- Born: 25 April 1922 Battersea, London, England
- Died: 24 February 2014 (aged 91) Shipton Gorge, Dorset, England
- Allegiance: United Kingdom
- Branch: Royal Air Force
- Service years: 1937–1968
- Rank: Squadron Leader
- Service number: 56326
- Conflicts: World War II: Operation Tonga; Operation Market Garden; Palestine Emergency
- Awards: Air Force Cross

= Edwin Flavell (RAF officer) =

Royal Air Force officer

Squadron Leader Edwin James George "Ted" Flavell (25 April 1922 – 24 February 2014) was the pilot of the No. 49 Squadron RAF Vickers Valiant bomber which dropped Britain's first live atomic bomb (Blue Danube) during Operation Buffalo at Maralinga, South Australia, on 11 October 1956.

==Early life==
Ted Flavell was born in Battersea, London Borough of Wandsworth, on 25 April 1922, the first son of Edwin William Conquest Flavell (1898–1993), a British Army officer who served in World War I and World War II, eventually rising to the rank of Brigadier.

==Military service==
Unlike his father and brother, James Sydney Channell "Jim" Flavell (1924–2008) who followed careers in the British Army, Ted was keen on joining the Royal Air Force and went to RAF Halton as an aircraft mechanic apprentice in 1937. In 1938 he was selected for aircrew and sent to Canada for pilot training.

When Ted Flavell returned to England after the outbreak of World War II, he flew Armstrong Whitworth Whitley, Albemarle, Short Stirling and Handley Page Halifax aircraft.

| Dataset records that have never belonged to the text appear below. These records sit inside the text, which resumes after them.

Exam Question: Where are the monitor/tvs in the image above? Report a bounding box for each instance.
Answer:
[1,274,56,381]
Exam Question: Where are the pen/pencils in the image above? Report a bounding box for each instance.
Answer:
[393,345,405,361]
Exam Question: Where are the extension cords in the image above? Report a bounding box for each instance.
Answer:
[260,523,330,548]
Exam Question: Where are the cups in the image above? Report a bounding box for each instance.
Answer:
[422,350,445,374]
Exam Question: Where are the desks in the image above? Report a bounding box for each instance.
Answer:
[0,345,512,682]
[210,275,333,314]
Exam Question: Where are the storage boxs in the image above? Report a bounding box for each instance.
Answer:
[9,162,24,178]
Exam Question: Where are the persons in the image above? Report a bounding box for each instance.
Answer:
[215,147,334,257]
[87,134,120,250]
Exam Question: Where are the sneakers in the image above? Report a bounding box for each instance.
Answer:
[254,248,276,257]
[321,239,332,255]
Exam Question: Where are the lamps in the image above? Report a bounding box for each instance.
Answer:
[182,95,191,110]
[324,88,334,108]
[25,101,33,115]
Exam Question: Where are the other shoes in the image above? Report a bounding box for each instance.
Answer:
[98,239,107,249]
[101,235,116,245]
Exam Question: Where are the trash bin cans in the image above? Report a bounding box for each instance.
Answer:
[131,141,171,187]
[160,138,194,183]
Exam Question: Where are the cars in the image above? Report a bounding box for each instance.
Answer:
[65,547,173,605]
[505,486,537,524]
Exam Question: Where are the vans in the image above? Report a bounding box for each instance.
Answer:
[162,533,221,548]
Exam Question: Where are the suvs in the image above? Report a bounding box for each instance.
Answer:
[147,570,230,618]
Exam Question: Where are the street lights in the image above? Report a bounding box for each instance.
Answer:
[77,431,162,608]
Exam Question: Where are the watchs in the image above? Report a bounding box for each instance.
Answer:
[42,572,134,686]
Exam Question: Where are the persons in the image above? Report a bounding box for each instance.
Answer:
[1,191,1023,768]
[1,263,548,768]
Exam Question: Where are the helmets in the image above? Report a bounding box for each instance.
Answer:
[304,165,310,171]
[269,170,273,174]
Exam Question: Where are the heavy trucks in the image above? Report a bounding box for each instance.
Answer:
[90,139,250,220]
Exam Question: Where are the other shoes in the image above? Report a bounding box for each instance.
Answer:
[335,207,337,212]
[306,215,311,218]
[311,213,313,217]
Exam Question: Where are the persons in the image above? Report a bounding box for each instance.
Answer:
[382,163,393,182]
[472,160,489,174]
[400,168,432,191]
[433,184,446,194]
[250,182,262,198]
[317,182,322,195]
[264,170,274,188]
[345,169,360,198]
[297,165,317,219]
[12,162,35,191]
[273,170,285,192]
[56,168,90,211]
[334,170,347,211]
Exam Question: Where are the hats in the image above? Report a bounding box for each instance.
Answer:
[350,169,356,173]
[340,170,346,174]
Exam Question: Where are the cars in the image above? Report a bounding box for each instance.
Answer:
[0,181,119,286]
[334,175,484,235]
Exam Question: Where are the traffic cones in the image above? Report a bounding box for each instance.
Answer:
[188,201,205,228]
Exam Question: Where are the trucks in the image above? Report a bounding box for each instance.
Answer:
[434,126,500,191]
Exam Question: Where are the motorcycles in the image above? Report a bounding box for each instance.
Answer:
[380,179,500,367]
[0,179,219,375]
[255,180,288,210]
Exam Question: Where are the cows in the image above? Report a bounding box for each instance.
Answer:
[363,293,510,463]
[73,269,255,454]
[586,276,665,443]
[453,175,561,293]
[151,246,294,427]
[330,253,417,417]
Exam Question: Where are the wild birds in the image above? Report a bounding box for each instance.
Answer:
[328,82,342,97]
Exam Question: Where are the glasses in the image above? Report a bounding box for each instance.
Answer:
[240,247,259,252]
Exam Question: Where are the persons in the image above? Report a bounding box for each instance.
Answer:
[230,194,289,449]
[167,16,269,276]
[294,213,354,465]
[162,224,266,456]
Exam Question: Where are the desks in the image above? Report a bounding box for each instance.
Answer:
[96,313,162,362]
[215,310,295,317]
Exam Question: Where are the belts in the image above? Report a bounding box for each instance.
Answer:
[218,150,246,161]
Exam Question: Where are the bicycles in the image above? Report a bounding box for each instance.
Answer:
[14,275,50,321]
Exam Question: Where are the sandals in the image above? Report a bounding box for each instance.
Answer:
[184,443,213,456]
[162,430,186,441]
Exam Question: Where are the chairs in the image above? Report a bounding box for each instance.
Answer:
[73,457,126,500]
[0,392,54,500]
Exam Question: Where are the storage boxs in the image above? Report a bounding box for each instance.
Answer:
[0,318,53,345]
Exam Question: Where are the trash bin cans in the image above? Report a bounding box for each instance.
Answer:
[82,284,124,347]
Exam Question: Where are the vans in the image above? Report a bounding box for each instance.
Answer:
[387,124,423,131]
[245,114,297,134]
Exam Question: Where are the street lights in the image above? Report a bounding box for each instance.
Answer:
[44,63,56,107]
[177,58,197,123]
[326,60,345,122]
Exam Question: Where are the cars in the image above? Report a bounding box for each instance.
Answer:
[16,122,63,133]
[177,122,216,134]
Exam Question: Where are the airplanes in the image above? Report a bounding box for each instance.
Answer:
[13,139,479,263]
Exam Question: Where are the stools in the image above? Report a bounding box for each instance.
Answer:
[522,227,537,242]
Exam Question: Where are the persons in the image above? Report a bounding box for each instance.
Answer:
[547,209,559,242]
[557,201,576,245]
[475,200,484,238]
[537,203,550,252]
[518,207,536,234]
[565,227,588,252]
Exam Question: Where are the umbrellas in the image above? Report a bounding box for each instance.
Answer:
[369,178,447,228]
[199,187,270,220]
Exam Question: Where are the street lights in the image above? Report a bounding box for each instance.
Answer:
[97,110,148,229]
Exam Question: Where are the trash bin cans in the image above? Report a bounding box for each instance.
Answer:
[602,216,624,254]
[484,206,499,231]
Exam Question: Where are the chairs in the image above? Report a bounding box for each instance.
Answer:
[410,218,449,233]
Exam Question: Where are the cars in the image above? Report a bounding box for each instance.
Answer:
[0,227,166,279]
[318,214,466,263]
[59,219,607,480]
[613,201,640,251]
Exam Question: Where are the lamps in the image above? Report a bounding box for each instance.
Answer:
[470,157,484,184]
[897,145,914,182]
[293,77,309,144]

He flew many secret missions over Europe and Scandinavia, inserting agents and dropping supplies in occupied territories. He also flew aircraft towing glider transports for airborne operations, supporting the Normandy landings on D-Day (see Operation Tonga) and the Battle of Arnhem (see Operation Market Garden). Meanthile, Ted's father commanded the 1st Parachute Brigade in North Africa and the 6th Airlanding Brigade in Normandy, before becoming Deputy Chief of Staff of the First Allied Airborne Army. Ted's brother Jim served as a second lieutenant in the 2nd Battalion, Parachute Regiment, and like Ted took part in the Battle of Arnhem where Jim was taken prisoner of war.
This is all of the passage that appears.